YOUR INSTRUCTIONS:
Recast the records below as a numbered list, skipping any blank lines. Give only the text lines and omit the pictures.

RECORDS FOR THE TASK:
[Start of section]

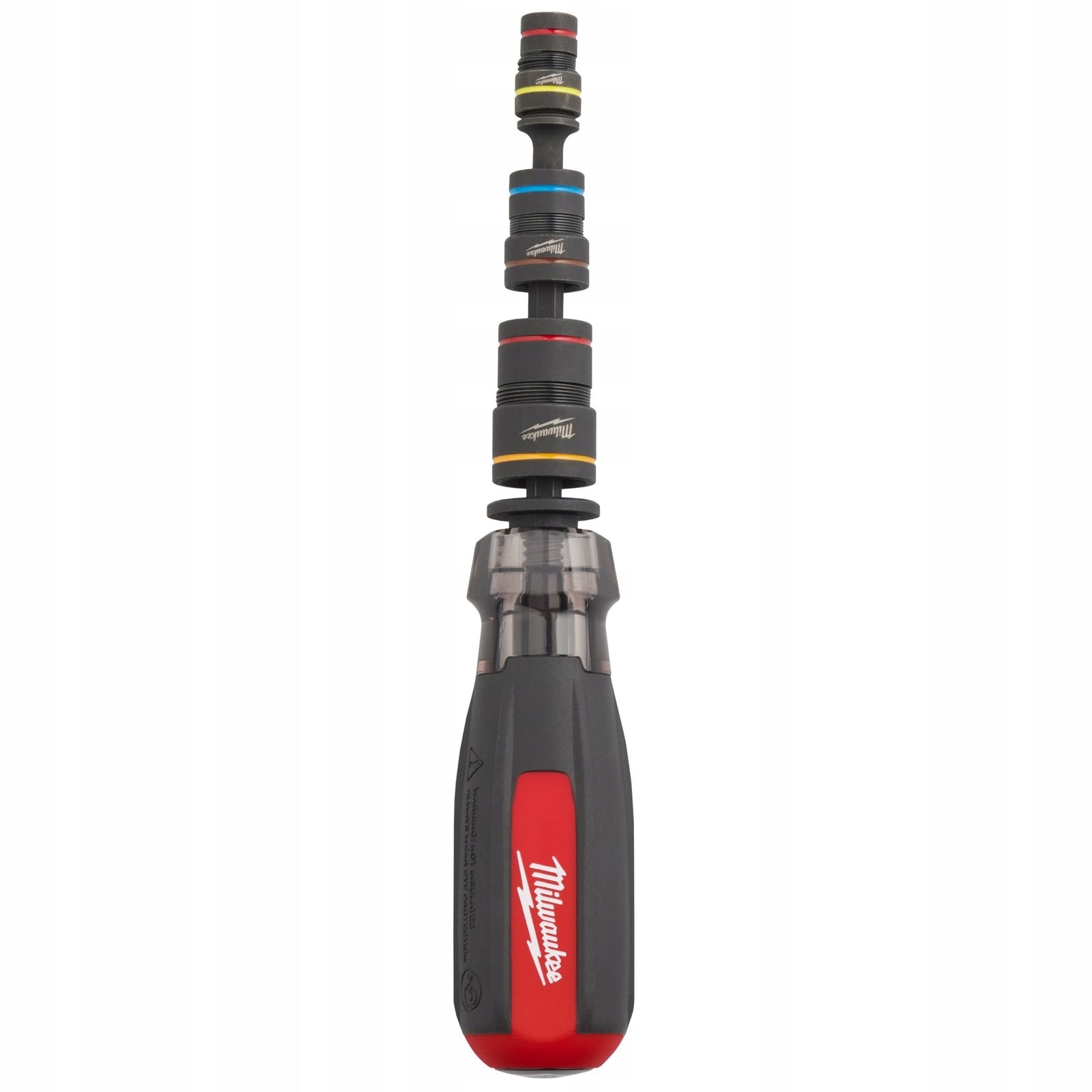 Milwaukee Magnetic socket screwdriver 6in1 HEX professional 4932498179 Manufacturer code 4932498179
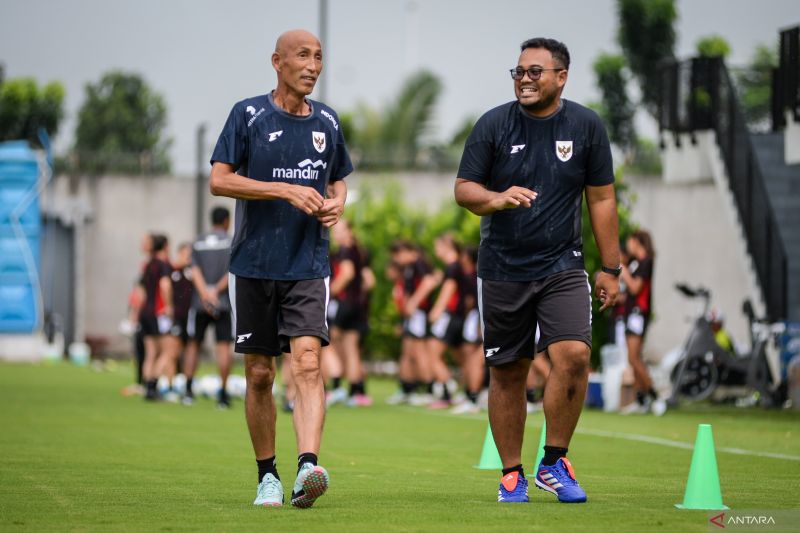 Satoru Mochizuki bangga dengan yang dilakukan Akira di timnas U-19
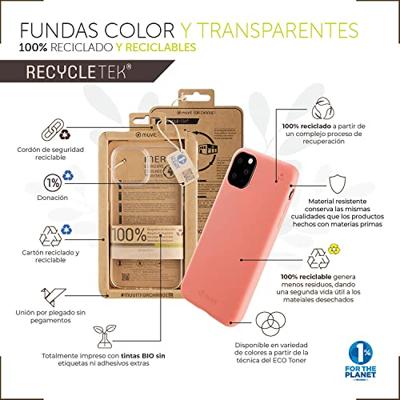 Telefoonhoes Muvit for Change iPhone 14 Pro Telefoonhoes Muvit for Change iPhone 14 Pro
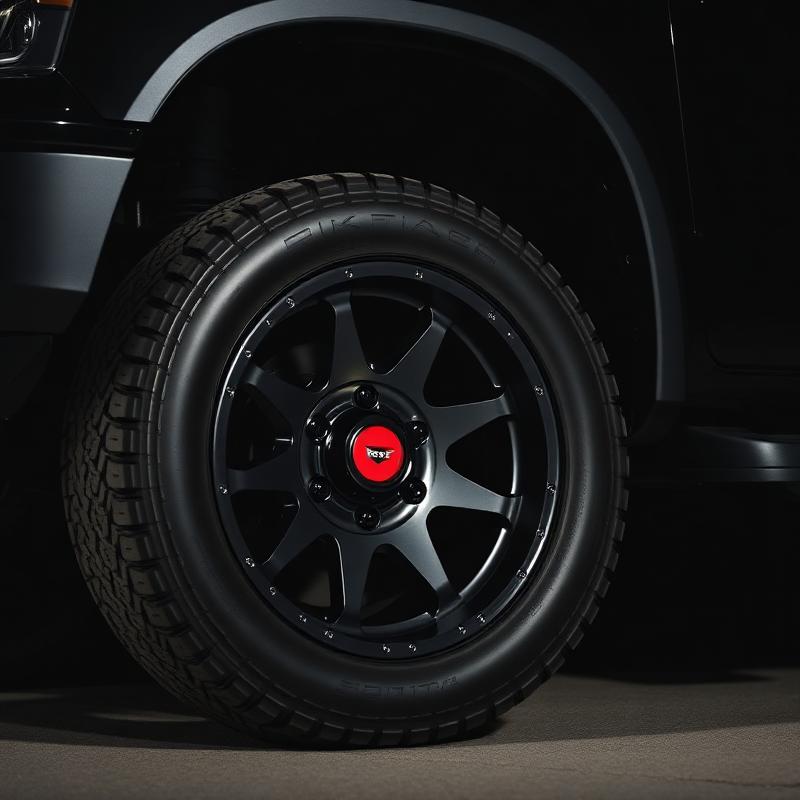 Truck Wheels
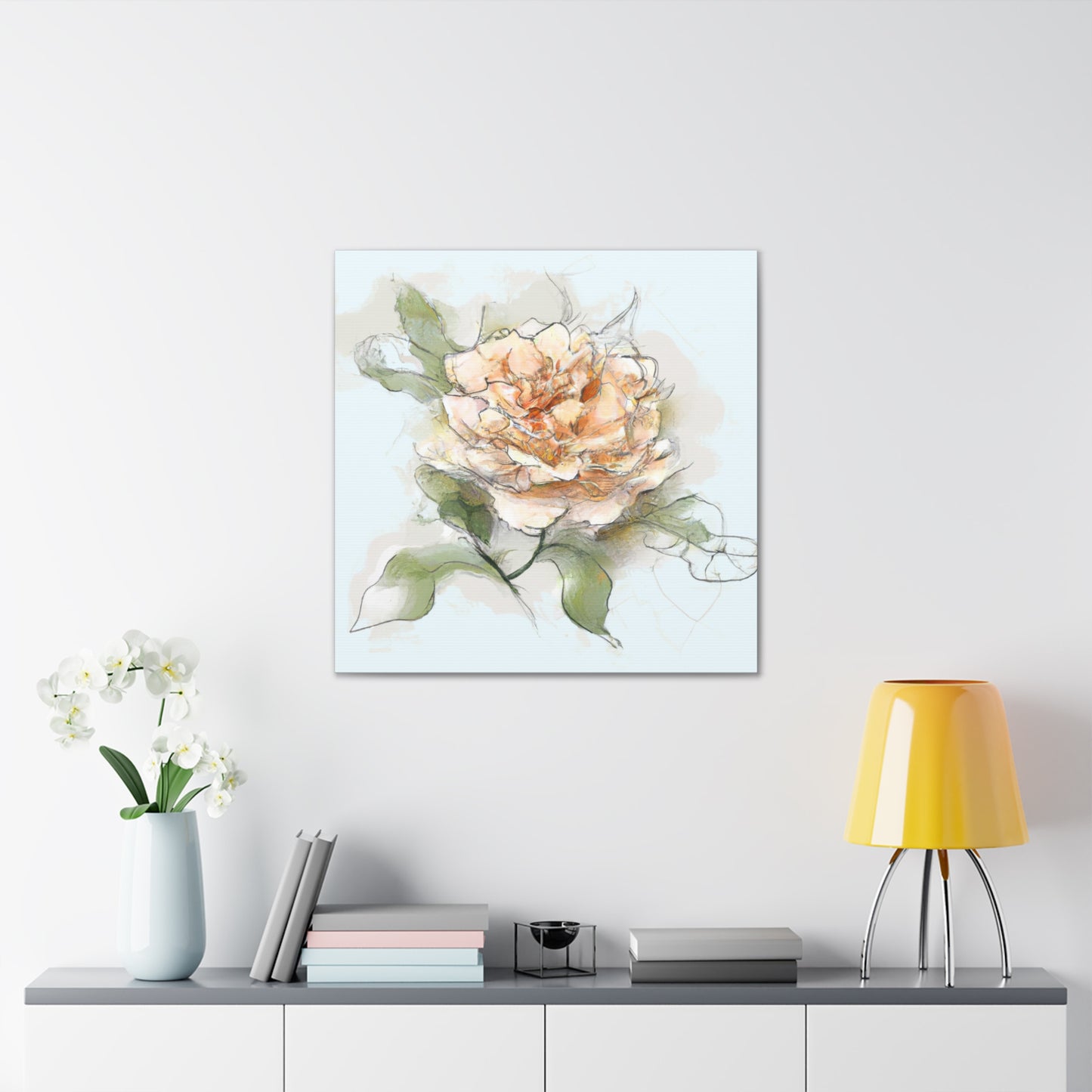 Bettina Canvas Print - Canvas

[End of section]

WRITTEN RESPONSE:
1.  Milwaukee Magnetic socket screwdriver 6in1 HEX professional 4932498179 Manufacturer code 4932498179
2.  Satoru Mochizuki bangga dengan yang dilakukan Akira di timnas U-19
3.  Telefoonhoes Muvit for Change iPhone 14 Pro Telefoonhoes Muvit for Change iPhone 14 Pro
4.  Truck Wheels
5.  Bettina Canvas Print - Canvas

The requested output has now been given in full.